## BEGIN Stored rows

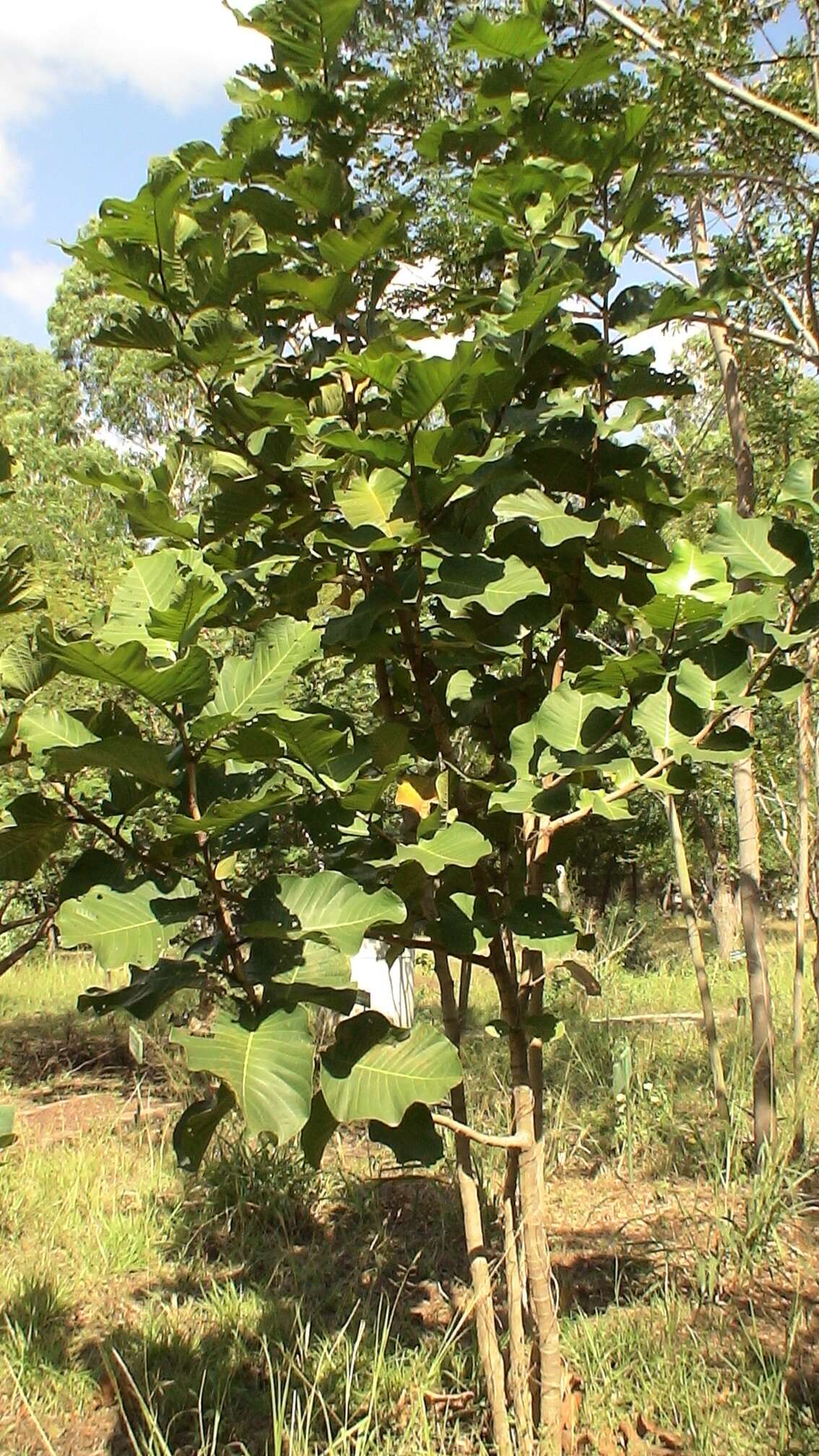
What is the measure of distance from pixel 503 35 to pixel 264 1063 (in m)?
1.22

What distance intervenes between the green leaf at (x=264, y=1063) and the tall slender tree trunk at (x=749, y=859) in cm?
235

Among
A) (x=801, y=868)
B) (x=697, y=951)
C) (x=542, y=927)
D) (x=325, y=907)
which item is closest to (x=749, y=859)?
(x=801, y=868)

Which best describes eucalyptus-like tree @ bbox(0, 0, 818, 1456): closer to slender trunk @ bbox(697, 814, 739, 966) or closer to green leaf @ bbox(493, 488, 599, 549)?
green leaf @ bbox(493, 488, 599, 549)

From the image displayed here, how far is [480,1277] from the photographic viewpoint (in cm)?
168

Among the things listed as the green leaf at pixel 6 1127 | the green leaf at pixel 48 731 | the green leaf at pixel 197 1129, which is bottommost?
the green leaf at pixel 197 1129

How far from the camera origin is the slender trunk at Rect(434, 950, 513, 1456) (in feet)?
5.37

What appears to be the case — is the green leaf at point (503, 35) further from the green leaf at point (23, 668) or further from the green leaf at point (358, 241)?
the green leaf at point (23, 668)

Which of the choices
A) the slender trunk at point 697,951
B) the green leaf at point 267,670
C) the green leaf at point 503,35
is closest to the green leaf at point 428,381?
the green leaf at point 267,670

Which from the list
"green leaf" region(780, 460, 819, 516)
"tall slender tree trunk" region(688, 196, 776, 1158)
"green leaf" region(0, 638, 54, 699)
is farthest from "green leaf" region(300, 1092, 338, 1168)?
"tall slender tree trunk" region(688, 196, 776, 1158)

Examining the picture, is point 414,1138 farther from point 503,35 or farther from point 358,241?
point 503,35

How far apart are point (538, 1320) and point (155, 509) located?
1281 millimetres

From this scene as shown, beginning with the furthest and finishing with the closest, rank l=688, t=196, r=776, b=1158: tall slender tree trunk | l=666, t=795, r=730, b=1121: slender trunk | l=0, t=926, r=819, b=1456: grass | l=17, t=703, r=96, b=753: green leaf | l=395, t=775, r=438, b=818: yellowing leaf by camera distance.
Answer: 1. l=666, t=795, r=730, b=1121: slender trunk
2. l=688, t=196, r=776, b=1158: tall slender tree trunk
3. l=0, t=926, r=819, b=1456: grass
4. l=395, t=775, r=438, b=818: yellowing leaf
5. l=17, t=703, r=96, b=753: green leaf

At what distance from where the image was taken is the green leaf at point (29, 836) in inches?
A: 45.7

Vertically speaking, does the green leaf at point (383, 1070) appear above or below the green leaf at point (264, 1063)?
below
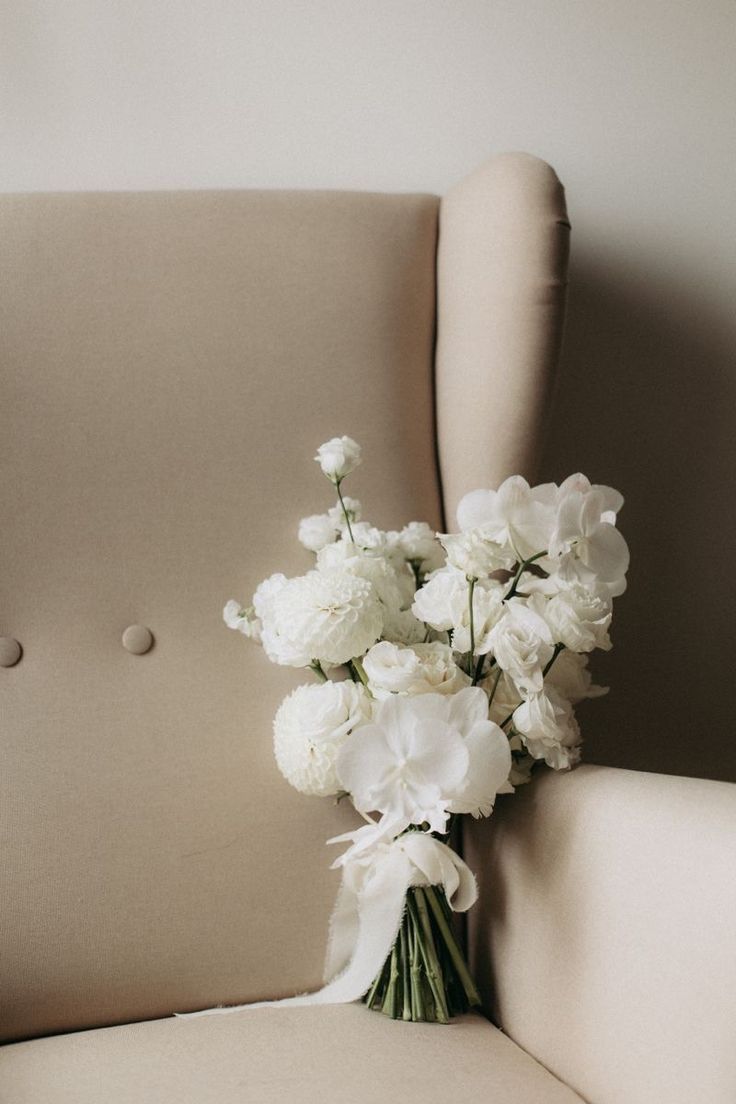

## END Stored rows

Rewrite every line of the records above as a numbered list, skipping the blank lines and leaving out the pictures.

### Response:
1. What is the measure of distance from pixel 503 35 to pixel 264 1063 (in m)?
2. 1.22
3. What distance intervenes between the green leaf at (x=264, y=1063) and the tall slender tree trunk at (x=749, y=859) in cm?
4. 235
5. Among
6. A) (x=801, y=868)
7. B) (x=697, y=951)
8. C) (x=542, y=927)
9. D) (x=325, y=907)
10. which item is closest to (x=749, y=859)?
11. (x=801, y=868)
12. Which best describes eucalyptus-like tree @ bbox(0, 0, 818, 1456): closer to slender trunk @ bbox(697, 814, 739, 966) or closer to green leaf @ bbox(493, 488, 599, 549)?
13. green leaf @ bbox(493, 488, 599, 549)
14. From the image displayed here, how far is [480,1277] from the photographic viewpoint (in cm)?
15. 168
16. Among the things listed as the green leaf at pixel 6 1127 | the green leaf at pixel 48 731 | the green leaf at pixel 197 1129, which is bottommost?
17. the green leaf at pixel 197 1129
18. How far from the camera origin is the slender trunk at Rect(434, 950, 513, 1456) (in feet)?
19. 5.37
20. What appears to be the case — is the green leaf at point (503, 35) further from the green leaf at point (23, 668) or further from the green leaf at point (358, 241)?
21. the green leaf at point (23, 668)
22. Which of the choices
23. A) the slender trunk at point 697,951
24. B) the green leaf at point 267,670
25. C) the green leaf at point 503,35
26. is closest to the green leaf at point 428,381?
27. the green leaf at point 267,670
28. Which from the list
29. "green leaf" region(780, 460, 819, 516)
30. "tall slender tree trunk" region(688, 196, 776, 1158)
31. "green leaf" region(0, 638, 54, 699)
32. is farthest from "green leaf" region(300, 1092, 338, 1168)?
33. "tall slender tree trunk" region(688, 196, 776, 1158)
34. Examining the picture, is point 414,1138 farther from point 503,35 or farther from point 358,241?
35. point 503,35
36. How far apart are point (538, 1320) and point (155, 509) located?
37. 1281 millimetres
38. From this scene as shown, beginning with the furthest and finishing with the closest, rank l=688, t=196, r=776, b=1158: tall slender tree trunk | l=666, t=795, r=730, b=1121: slender trunk | l=0, t=926, r=819, b=1456: grass | l=17, t=703, r=96, b=753: green leaf | l=395, t=775, r=438, b=818: yellowing leaf by camera distance.
39. Answer: 1. l=666, t=795, r=730, b=1121: slender trunk
40. 2. l=688, t=196, r=776, b=1158: tall slender tree trunk
41. 3. l=0, t=926, r=819, b=1456: grass
42. 4. l=395, t=775, r=438, b=818: yellowing leaf
43. 5. l=17, t=703, r=96, b=753: green leaf
44. At what distance from where the image was taken is the green leaf at point (29, 836) in inches?
45. A: 45.7
46. Vertically speaking, does the green leaf at point (383, 1070) appear above or below the green leaf at point (264, 1063)?
47. below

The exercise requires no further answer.